● OBJECTIVE
Convert the records, from the line containing "Within the shot, is" through the last line of the records (both ends included), into a Markdown table with the columns Row and Line. Give each line its own row, number the rows, and leave out blank lines.
----------
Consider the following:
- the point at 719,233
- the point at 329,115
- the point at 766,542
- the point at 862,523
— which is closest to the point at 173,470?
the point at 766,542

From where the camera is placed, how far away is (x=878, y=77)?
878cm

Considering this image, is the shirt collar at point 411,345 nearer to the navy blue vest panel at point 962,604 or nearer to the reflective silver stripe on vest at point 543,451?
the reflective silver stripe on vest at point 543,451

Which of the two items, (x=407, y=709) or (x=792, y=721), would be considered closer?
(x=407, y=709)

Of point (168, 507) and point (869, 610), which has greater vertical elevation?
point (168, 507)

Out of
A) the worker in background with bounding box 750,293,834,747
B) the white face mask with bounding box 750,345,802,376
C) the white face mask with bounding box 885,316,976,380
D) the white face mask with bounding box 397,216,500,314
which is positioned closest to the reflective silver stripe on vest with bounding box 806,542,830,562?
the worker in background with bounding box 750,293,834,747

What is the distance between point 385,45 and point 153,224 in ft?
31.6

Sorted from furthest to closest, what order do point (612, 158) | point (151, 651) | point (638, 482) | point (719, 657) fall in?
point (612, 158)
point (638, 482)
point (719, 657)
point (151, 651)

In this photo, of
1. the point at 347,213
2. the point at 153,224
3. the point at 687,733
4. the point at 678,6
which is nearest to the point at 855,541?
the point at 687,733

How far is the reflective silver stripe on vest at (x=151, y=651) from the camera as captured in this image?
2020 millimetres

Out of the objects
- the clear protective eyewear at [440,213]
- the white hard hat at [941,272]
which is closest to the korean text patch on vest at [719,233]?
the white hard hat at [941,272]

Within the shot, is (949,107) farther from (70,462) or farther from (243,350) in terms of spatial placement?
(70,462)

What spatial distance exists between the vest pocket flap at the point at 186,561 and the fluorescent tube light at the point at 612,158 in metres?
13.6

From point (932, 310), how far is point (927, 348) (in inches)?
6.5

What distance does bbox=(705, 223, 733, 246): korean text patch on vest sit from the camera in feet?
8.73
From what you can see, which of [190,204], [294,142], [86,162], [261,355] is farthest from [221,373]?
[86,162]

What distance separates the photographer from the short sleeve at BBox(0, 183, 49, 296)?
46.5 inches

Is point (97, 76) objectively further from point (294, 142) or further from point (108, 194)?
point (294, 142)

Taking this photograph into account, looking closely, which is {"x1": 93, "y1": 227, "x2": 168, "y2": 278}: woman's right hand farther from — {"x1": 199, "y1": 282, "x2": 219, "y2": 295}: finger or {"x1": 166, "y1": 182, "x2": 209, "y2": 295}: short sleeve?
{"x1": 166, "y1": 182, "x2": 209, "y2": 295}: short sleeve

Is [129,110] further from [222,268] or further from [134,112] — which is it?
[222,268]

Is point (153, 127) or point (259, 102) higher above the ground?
----------
● RESULT OF THIS TASK
| Row | Line |
|---|---|
| 1 | Within the shot, is (949,107) farther from (70,462) or farther from (243,350) in terms of spatial placement? |
| 2 | (70,462) |
| 3 | What spatial distance exists between the vest pocket flap at the point at 186,561 and the fluorescent tube light at the point at 612,158 in metres? |
| 4 | 13.6 |
| 5 | From point (932, 310), how far is point (927, 348) (in inches)? |
| 6 | 6.5 |
| 7 | What distance does bbox=(705, 223, 733, 246): korean text patch on vest sit from the camera in feet? |
| 8 | 8.73 |
| 9 | From what you can see, which of [190,204], [294,142], [86,162], [261,355] is farthest from [221,373]? |
| 10 | [86,162] |
| 11 | What distance separates the photographer from the short sleeve at BBox(0, 183, 49, 296)? |
| 12 | 46.5 inches |
| 13 | Is point (97, 76) objectively further from point (294, 142) or further from point (108, 194)? |
| 14 | point (294, 142) |
| 15 | Taking this photograph into account, looking closely, which is {"x1": 93, "y1": 227, "x2": 168, "y2": 278}: woman's right hand farther from — {"x1": 199, "y1": 282, "x2": 219, "y2": 295}: finger or {"x1": 166, "y1": 182, "x2": 209, "y2": 295}: short sleeve? |
| 16 | {"x1": 166, "y1": 182, "x2": 209, "y2": 295}: short sleeve |
| 17 | Is [129,110] further from [222,268] or further from [134,112] — which is it? |
| 18 | [222,268] |
| 19 | Is point (153, 127) or point (259, 102) higher above the ground? |